Several marquee attacks on the healthcare sector over the past 18 months include:

  • VPCI: Hackers hit a major nursing home operator, responsible for 2,400 nursing homes in 45 states. The operator declined to pay the reported $14 million ransom., and the initial result was the loss of electronic health records, e-mail, and phone service. When the operator refused the ransom, hackers started releasing sensitive data, a tactic known as double extortion.
  • UHS: Until the incident at UHS, healthcare attacks were generally limited to one hospital, clinic, or office at a time. UHS made for an attractive target since many of their facilities could be taken offline with one hit. The breach ended up affecting 250 of 400 total locations in the middle of the pandemic, taking out UHS’s entire IT system and creating $67 million in losses. Note that the hackers knowingly targeted this healthcare system with the full understanding that their actions would have a catastrophic impact on system-wide patient care.
  • University of Dusseldorf Clinic: In Germany, a ransomware incident allegedly caused a patient to be unnecessarily diverted to an emergency room at a facility 20 miles away, leading to his death. While some reports question the hackers’ guilt, there is no doubt that ransomware impacts patient care when an incident occurs.
  • University of Vermont Health Network: On October 29, 2020, the FBI, CISA, and the Department of Health and Human Services warned of a significant attack on the healthcare sector focused on more than 400 healthcare institutions, including the University of Vermont Health Network. When the dust settled, roughly a dozen hospitals were hit, but the impact at the University of Vermont Health Network was the most devastating. The health system had 5,000 computers and 1,300 servers corrupted and more than 300 employees were furloughed or reassigned as they could not do their work without access to IT systems and the EHR. This attack was so devastating that Vermont’s Governor deployed the National Guard to help with remediation, and the anticipated cost is over $64 million.

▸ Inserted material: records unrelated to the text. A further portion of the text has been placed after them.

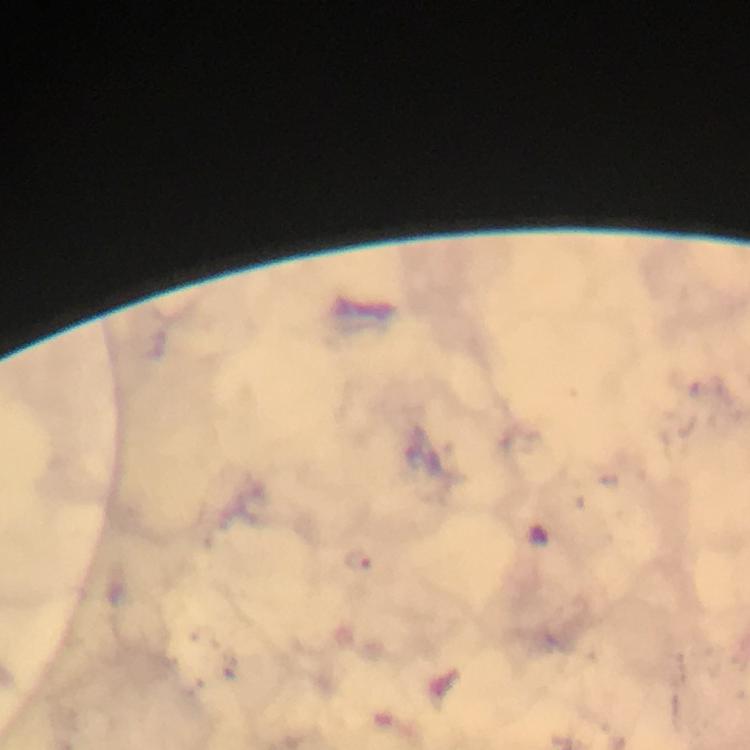

{
  "immersion_oil": "used",
  "preparation": "thick blood smear",
  "context": "from a malaria diagnostic workup",
  "capture": "smartphone camera through the microscope",
  "stain": "Giemsa",
  "cropped_from": "a single field of view",
  "image_size": "750×750 pixels",
  "malaria_parasite_locations": "approximate centers as {x, y} in pixels: {358, 557}",
  "magnification": "100x"
}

These breaches have forced health systems to rethink their security posture, and smart CIOs now realize that prevention is much less expensive than paying a random. Yet, the evidence suggests that the healthcare industry is practicing poor hygiene when it comes to data protection and security. 66% of providers across the continuum, including hospitals and health systems, failed to conform to protocols outlined by the NIST Cybersecurity Framework.

Suppose we don’t clean up this situation with proactive solutions. In this case, hackers won’t be pausing attacks but rather duplicating the scary scenarios that happened in Dusseldorf and Vermont.

Two things need to happen on the regulatory front. First, there needs to be a ban on ransomware payments. Every time an insurance company pays a ransom, the cash only encourages and funds the next attack. Second, the U.S. government needs to reclassify ransomware operators as something other than organized crime. We need to enable authorities to more aggressively pursue their criminal enterprises and all the individuals who might be involved.

While espionage dominates the headlines, Verizon found that a whopping 86% of breaches were financially motivated, coming from organized crime. By contrast, nation-state attacks accounted for only 10% of breaches. While we’re spending time and energy pursuing Russian, Iranian, North Korean, and Chinese meddlers, we’re being distracted from a much larger group of cybercriminals who are causing tangible harm, robbing organizations blind while threatening to take down critical services such as healthcare.

COVID-19 wasn’t the only reason 2020 will be historically infamous, but it was certainly a wake-up call for the healthcare system in many regards, including cybersecurity. Now it’s time for the U.S. government to act against ransomware by getting tough on these hackers. Too little has been done to pursue and disrupt ransomware operators that have successfully extorted billions from the private sector every year.